» Your goal:
Return every entry exactly, except for any pictures.
(Data supplied)
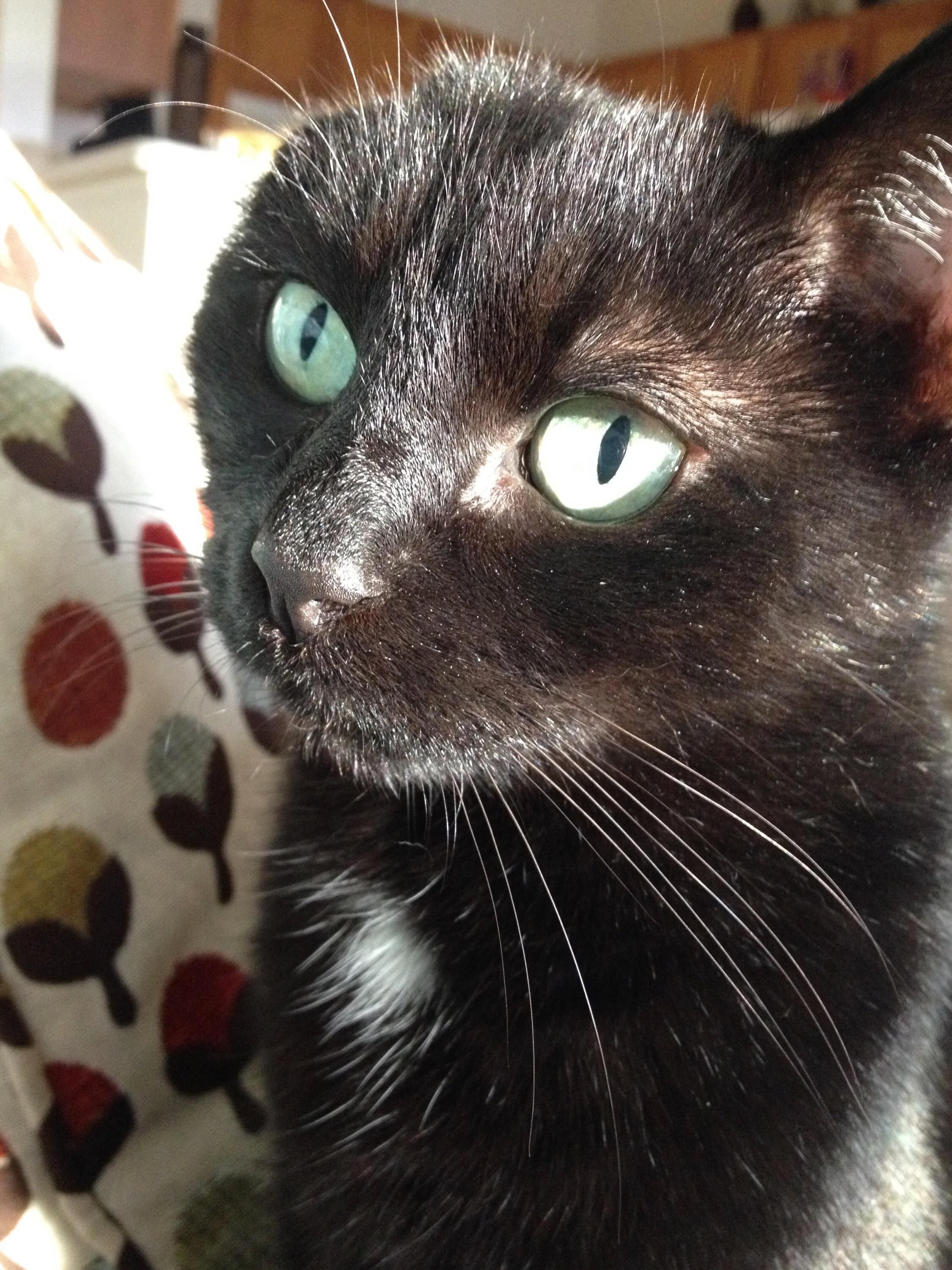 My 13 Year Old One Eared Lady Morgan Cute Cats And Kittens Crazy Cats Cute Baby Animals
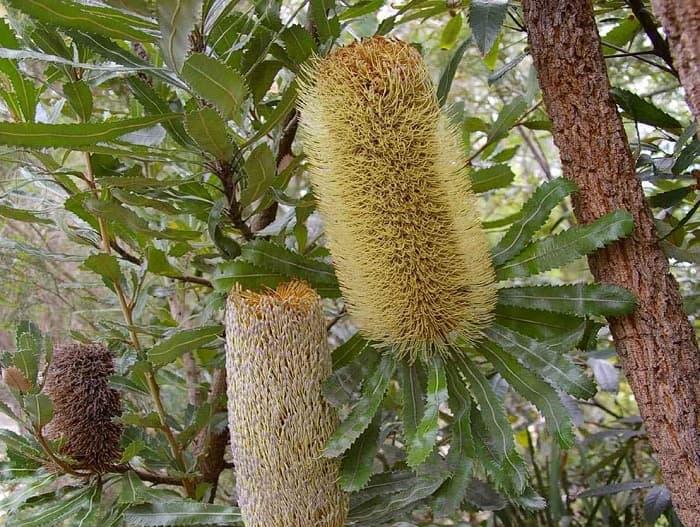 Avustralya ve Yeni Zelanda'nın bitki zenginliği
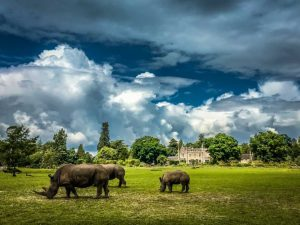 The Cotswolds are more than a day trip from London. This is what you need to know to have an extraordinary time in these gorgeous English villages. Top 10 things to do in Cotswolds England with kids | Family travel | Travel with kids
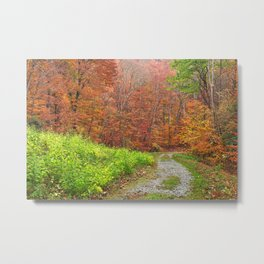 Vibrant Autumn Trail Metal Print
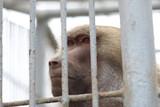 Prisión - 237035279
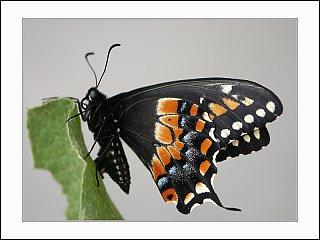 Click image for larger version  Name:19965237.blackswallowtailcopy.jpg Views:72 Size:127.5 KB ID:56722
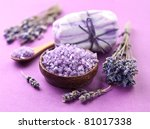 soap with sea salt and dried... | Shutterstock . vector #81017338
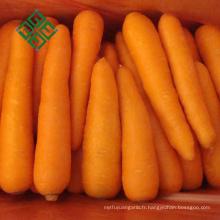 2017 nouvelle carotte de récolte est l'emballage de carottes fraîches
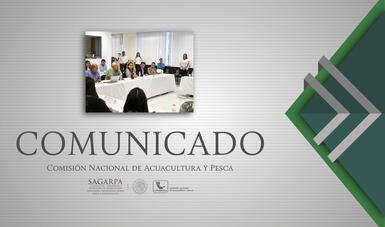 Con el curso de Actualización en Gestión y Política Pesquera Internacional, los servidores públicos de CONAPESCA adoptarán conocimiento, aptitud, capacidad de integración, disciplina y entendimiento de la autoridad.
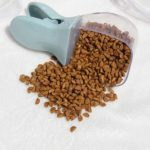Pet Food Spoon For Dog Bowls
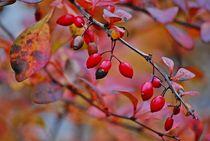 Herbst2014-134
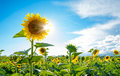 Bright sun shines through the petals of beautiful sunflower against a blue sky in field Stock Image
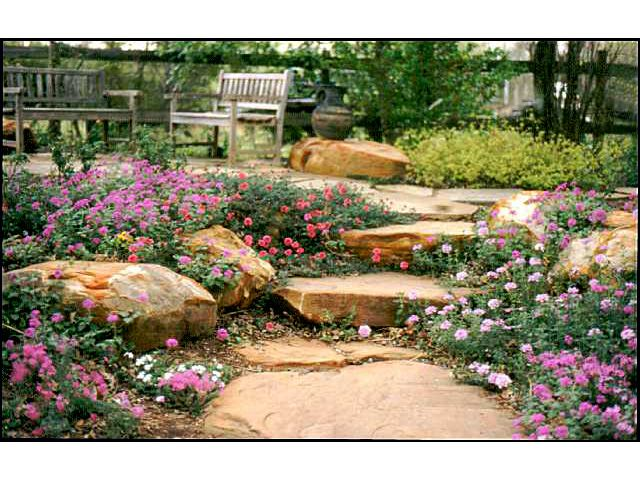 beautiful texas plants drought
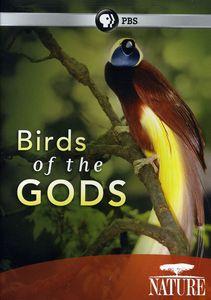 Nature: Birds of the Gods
(End Data supplied)
» Response to the exercise:
 My 13 Year Old One Eared Lady Morgan Cute Cats And Kittens Crazy Cats Cute Baby Animals
 Avustralya ve Yeni Zelanda'nın bitki zenginliği
 The Cotswolds are more than a day trip from London. This is what you need to know to have an extraordinary time in these gorgeous English villages. Top 10 things to do in Cotswolds England with kids | Family travel | Travel with kids
 Vibrant Autumn Trail Metal Print
 Prisión - 237035279
 Click image for larger version  Name:19965237.blackswallowtailcopy.jpg Views:72 Size:127.5 KB ID:56722
 soap with sea salt and dried... | Shutterstock . vector #81017338
 2017 nouvelle carotte de récolte est l'emballage de carottes fraîches
 Con el curso de Actualización en Gestión y Política Pesquera Internacional, los servidores públicos de CONAPESCA adoptarán conocimiento, aptitud, capacidad de integración, disciplina y entendimiento de la autoridad.
Pet Food Spoon For Dog Bowls
 Herbst2014-134
 Bright sun shines through the petals of beautiful sunflower against a blue sky in field Stock Image
 beautiful texas plants drought
 Nature: Birds of the Gods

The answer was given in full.